***** STORED DATA

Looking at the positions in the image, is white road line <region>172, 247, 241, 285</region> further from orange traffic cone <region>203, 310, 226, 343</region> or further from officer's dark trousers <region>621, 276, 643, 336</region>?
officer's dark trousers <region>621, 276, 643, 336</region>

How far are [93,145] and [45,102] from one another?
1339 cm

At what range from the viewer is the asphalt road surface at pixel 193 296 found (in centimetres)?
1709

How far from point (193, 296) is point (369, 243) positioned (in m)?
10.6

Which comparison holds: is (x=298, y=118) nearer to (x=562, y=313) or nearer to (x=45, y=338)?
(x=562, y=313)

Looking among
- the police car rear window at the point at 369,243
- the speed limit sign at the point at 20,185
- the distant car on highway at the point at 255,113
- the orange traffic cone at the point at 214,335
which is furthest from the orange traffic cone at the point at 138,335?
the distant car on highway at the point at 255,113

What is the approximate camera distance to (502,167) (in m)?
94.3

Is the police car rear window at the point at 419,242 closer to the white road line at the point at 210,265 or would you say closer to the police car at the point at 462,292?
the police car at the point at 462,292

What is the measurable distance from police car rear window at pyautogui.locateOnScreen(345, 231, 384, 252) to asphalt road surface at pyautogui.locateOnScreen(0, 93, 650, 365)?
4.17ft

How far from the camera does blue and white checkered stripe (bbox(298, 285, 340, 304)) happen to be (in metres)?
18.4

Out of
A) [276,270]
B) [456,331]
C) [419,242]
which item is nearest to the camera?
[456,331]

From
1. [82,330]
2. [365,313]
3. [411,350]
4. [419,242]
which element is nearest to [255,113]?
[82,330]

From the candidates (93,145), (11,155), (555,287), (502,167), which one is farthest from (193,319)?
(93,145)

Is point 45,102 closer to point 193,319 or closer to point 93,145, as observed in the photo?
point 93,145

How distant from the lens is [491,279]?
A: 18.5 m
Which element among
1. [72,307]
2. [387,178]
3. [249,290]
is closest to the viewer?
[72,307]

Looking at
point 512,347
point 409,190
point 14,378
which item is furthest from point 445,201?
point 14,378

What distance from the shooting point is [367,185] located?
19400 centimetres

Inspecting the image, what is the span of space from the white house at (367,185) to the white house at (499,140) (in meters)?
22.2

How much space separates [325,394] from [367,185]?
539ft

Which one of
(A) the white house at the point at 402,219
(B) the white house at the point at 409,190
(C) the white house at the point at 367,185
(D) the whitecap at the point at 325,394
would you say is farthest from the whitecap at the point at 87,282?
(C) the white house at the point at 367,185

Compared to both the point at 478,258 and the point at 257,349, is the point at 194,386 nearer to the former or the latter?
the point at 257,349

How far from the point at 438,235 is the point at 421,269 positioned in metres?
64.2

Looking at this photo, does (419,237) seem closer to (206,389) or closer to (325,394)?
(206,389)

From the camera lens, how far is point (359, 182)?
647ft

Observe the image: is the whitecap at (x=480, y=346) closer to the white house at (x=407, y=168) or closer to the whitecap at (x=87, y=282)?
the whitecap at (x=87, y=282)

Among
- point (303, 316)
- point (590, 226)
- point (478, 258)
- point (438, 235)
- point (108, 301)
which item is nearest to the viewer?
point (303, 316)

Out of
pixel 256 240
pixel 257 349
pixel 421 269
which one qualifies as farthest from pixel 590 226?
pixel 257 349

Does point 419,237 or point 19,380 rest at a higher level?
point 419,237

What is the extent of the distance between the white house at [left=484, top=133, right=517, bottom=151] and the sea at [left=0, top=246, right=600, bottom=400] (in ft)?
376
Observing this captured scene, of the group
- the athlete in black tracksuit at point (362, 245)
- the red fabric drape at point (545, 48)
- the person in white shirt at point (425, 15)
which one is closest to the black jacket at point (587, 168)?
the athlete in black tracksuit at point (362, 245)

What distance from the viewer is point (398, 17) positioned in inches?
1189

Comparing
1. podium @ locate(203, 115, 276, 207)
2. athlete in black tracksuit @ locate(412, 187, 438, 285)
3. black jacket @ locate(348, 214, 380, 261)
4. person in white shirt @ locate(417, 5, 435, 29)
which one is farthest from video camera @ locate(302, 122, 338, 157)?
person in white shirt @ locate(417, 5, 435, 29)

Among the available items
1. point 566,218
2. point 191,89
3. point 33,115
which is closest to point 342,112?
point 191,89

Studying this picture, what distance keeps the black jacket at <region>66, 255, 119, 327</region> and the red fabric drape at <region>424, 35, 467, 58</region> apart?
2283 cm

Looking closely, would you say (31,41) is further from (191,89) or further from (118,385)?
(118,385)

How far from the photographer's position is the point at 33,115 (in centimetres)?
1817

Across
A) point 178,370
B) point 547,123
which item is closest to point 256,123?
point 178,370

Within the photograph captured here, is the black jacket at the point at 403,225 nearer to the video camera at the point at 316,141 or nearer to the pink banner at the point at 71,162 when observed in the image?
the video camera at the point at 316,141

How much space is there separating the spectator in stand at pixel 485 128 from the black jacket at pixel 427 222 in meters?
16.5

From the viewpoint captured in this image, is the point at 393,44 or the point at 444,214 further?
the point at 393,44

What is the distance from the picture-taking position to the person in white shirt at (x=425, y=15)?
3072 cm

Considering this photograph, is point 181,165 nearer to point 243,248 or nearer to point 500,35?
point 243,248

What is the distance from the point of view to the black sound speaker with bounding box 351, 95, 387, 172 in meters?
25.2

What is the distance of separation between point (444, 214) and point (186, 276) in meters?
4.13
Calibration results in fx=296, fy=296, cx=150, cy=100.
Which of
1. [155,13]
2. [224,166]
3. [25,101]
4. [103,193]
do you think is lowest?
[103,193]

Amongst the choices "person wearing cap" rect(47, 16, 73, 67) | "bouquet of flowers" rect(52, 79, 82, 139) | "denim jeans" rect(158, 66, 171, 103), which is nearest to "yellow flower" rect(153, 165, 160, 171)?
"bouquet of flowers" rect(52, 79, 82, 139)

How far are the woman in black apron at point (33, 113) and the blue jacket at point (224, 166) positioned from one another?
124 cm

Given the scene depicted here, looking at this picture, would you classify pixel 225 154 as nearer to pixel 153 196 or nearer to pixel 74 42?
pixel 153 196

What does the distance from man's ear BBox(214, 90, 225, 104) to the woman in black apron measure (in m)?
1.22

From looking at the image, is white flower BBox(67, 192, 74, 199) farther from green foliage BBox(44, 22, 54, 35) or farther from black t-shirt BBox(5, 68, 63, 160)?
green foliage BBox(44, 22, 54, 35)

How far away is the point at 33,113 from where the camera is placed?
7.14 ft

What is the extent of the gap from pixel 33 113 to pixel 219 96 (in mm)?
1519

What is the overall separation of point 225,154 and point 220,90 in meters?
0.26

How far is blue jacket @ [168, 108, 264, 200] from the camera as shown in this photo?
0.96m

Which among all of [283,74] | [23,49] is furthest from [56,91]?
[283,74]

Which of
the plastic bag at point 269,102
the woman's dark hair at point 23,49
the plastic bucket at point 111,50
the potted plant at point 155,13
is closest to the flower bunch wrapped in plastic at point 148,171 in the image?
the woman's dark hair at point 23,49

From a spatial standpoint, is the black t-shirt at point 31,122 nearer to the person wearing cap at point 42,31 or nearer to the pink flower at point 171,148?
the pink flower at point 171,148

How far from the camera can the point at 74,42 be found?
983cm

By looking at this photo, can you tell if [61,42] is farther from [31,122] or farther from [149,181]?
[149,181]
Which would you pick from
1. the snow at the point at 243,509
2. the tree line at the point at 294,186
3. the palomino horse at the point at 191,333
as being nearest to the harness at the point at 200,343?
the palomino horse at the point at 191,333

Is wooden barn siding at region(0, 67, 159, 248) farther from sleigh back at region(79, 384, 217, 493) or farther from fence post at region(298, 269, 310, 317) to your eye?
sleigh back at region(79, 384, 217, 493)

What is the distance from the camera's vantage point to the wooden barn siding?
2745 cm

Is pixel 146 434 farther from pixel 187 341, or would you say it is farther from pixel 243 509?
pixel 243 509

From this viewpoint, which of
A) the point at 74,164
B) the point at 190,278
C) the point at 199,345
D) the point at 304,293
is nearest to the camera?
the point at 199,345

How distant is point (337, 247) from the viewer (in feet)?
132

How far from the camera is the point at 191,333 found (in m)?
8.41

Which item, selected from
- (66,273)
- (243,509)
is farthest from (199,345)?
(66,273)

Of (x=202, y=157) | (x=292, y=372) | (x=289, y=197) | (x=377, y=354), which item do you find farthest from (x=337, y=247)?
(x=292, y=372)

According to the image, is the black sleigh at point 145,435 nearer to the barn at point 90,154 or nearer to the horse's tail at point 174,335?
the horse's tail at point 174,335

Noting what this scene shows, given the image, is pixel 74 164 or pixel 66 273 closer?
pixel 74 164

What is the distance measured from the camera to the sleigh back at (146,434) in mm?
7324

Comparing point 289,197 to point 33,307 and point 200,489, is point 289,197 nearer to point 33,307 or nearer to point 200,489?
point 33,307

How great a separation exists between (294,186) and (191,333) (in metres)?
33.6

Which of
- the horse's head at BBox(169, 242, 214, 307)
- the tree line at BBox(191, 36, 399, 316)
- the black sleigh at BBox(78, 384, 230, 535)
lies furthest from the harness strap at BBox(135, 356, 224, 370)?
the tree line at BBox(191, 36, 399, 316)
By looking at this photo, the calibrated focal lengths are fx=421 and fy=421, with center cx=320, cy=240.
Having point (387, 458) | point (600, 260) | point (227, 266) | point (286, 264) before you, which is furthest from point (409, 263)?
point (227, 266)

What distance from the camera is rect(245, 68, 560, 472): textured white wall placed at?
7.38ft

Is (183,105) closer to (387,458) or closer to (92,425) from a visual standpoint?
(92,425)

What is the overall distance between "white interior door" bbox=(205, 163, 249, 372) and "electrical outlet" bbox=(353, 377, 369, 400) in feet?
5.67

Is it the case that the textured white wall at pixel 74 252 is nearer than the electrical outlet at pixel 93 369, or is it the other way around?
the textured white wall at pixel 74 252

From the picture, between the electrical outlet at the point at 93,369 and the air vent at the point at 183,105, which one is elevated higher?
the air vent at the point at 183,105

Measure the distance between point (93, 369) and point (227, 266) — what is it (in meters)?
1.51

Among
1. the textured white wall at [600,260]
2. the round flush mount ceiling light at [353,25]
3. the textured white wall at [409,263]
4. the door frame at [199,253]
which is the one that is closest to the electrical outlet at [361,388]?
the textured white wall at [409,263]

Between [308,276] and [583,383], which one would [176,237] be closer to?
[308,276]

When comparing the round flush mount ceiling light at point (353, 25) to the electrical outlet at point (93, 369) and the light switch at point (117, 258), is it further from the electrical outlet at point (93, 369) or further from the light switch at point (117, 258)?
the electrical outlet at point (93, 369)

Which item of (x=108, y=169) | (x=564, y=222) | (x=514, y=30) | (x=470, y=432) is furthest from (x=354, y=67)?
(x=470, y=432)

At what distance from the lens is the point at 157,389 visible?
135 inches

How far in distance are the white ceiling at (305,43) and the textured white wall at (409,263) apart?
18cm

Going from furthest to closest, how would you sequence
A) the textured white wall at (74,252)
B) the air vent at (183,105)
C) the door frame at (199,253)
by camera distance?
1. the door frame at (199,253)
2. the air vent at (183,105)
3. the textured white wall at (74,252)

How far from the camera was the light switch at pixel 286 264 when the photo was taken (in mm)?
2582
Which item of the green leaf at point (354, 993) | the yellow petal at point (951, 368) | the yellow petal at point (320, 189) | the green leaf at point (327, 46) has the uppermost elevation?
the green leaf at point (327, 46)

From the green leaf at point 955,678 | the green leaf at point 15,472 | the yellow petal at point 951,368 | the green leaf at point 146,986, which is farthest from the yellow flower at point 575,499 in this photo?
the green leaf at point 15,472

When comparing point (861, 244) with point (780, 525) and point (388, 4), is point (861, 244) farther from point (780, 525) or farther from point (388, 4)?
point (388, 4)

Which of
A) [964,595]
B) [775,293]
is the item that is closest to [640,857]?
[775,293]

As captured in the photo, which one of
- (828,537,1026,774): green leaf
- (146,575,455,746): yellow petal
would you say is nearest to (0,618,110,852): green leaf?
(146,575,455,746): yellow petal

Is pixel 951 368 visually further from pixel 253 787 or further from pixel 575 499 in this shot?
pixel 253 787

**********

▸ PROBLEM REQUIREMENTS:
Pick out every line in the items above that contains the string "surface", and copy each one. Case counts.

▸ ANSWER FOR THE TASK:
At what range from the viewer is the asphalt road surface at pixel 193 296 found (in centimetres)?
What is the measurable distance from police car rear window at pyautogui.locateOnScreen(345, 231, 384, 252) to asphalt road surface at pyautogui.locateOnScreen(0, 93, 650, 365)?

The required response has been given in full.